(Dataset extract)
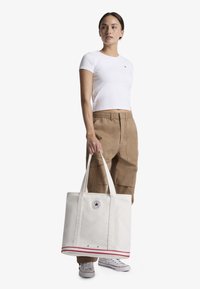 Platnena torba u bijeloj boji s crvenim prugama, čvrstim drškama i okruglom oznakom. Model nosi usku bijelu majicu i kaki hlače.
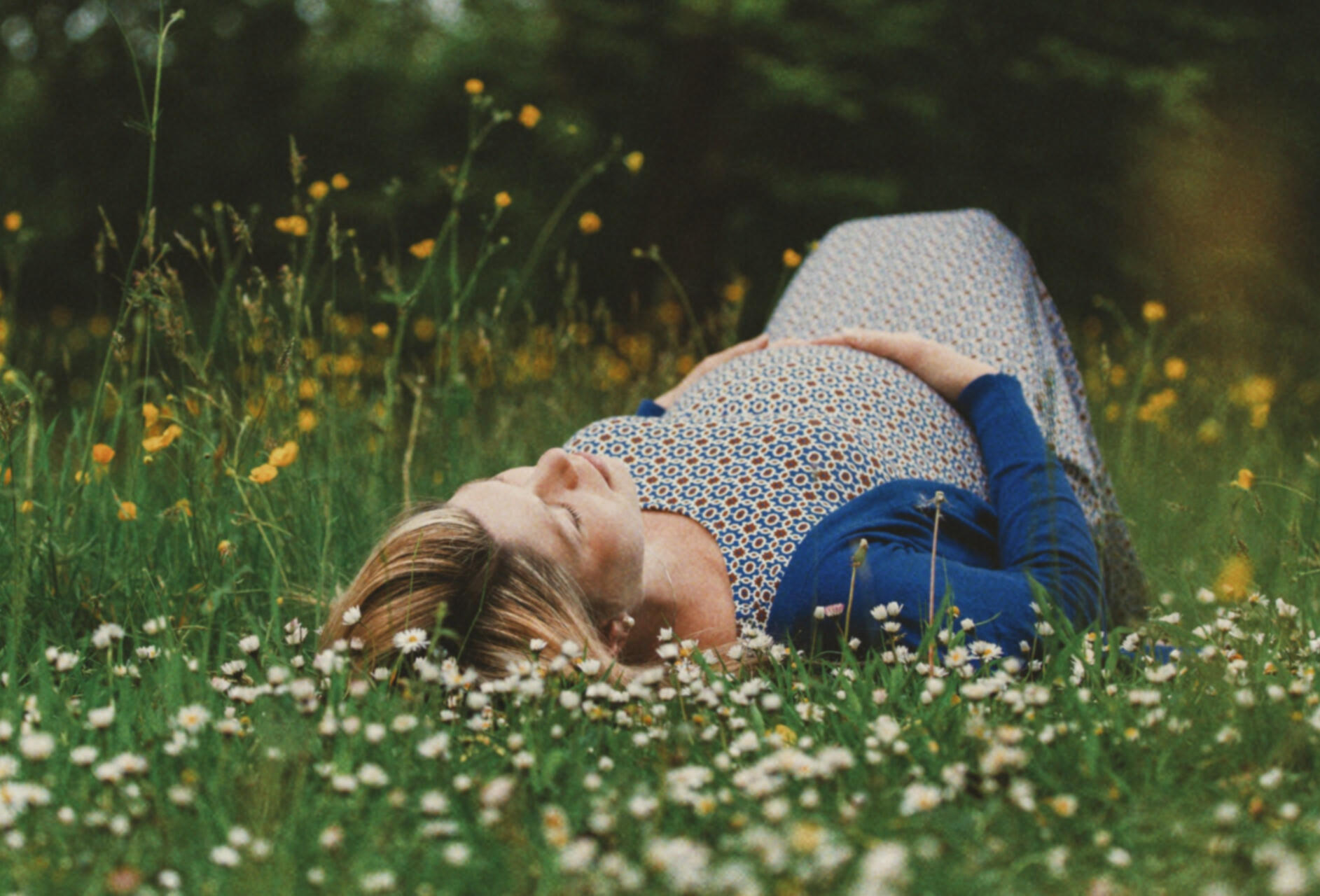 a beautiful professional image of a pregnant young woman lying in a field in Lincoln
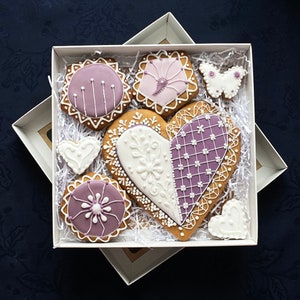 May include: A gift box filled with purple and white decorated gingerbread cookies in the shape of hearts, butterflies, and circles. The cookies are arranged on white shredded paper.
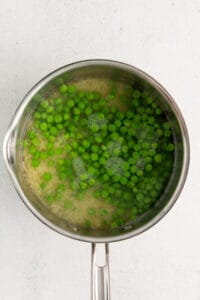 peas in a pan on a white surface.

(Task to carry out) Everything from the line with "a beautiful professional" through the final line of the material is to be returned exactly, both ends included, apart from the pictures.

(Answer area)
 a beautiful professional image of a pregnant young woman lying in a field in Lincoln
 May include: A gift box filled with purple and white decorated gingerbread cookies in the shape of hearts, butterflies, and circles. The cookies are arranged on white shredded paper.
 peas in a pan on a white surface.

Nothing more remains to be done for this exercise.